— START Records supplied —

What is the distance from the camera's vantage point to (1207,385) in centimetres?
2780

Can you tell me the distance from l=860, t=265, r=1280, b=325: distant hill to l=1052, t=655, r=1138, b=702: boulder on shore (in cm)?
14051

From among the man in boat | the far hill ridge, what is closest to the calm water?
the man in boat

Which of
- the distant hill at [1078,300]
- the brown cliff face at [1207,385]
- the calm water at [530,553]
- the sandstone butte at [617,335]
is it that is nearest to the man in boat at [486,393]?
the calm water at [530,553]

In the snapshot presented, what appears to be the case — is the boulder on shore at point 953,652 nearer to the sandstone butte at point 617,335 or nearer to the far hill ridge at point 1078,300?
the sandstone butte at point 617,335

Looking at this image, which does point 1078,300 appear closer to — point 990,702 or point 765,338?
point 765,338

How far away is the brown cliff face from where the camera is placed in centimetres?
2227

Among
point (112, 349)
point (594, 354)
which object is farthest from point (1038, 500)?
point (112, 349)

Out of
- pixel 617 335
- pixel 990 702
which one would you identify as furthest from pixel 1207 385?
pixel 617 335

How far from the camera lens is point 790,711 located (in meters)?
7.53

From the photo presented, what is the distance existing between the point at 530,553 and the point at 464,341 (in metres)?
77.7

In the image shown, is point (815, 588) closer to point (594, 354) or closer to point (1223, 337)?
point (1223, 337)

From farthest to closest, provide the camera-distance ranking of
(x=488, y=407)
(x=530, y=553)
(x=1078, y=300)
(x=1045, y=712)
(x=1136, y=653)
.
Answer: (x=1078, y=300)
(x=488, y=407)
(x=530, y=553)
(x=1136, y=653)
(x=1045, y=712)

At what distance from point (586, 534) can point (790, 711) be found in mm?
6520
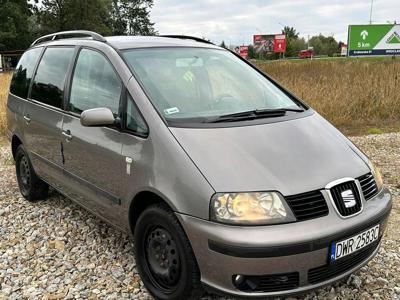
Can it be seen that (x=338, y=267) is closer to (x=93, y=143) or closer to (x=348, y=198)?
(x=348, y=198)

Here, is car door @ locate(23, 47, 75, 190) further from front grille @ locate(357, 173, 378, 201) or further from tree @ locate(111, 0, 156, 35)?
tree @ locate(111, 0, 156, 35)

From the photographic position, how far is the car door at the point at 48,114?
13.6 ft

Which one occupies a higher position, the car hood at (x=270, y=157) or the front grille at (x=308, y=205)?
the car hood at (x=270, y=157)

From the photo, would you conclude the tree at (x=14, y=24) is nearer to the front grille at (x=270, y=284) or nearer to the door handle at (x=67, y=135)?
the door handle at (x=67, y=135)

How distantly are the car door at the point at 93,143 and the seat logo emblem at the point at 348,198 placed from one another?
1.50 metres

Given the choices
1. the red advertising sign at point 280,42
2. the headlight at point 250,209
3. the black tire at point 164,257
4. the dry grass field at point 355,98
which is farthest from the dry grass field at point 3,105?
the red advertising sign at point 280,42

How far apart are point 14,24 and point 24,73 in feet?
172

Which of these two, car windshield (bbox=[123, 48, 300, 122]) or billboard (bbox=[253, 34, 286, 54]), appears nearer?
car windshield (bbox=[123, 48, 300, 122])

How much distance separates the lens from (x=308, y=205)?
2568 millimetres

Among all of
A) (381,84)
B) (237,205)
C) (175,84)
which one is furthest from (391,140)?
(237,205)

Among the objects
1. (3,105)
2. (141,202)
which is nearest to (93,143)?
(141,202)

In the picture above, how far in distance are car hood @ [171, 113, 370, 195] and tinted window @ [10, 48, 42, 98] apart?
278 cm

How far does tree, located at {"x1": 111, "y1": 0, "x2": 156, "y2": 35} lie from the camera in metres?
89.7

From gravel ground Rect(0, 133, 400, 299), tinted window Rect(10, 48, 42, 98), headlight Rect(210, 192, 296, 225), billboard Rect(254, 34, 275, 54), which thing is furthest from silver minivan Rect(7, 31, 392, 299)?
billboard Rect(254, 34, 275, 54)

— END Records supplied —

### Task objective
Quote exactly what appears from the line containing "How far apart" through the final line of the listing above, including both of those lines.

### Exercise solution
How far apart are point 14,24 and point 24,73 in feet?
172

Which of these two, car windshield (bbox=[123, 48, 300, 122]) or billboard (bbox=[253, 34, 286, 54]), appears nearer?
car windshield (bbox=[123, 48, 300, 122])

How much distance separates the lens from (x=308, y=205)?
2568 millimetres

Among all of
A) (381,84)
B) (237,205)
C) (175,84)
which one is furthest from (391,140)?
(237,205)

Among the objects
1. (3,105)
2. (141,202)
which is nearest to (93,143)?
(141,202)

In the picture above, how far in distance are car hood @ [171, 113, 370, 195] and tinted window @ [10, 48, 42, 98] apart?
278 cm

How far does tree, located at {"x1": 111, "y1": 0, "x2": 156, "y2": 35} lie from the camera in metres?
89.7

From gravel ground Rect(0, 133, 400, 299), tinted window Rect(10, 48, 42, 98), headlight Rect(210, 192, 296, 225), billboard Rect(254, 34, 275, 54), which thing is furthest from silver minivan Rect(7, 31, 392, 299)?
billboard Rect(254, 34, 275, 54)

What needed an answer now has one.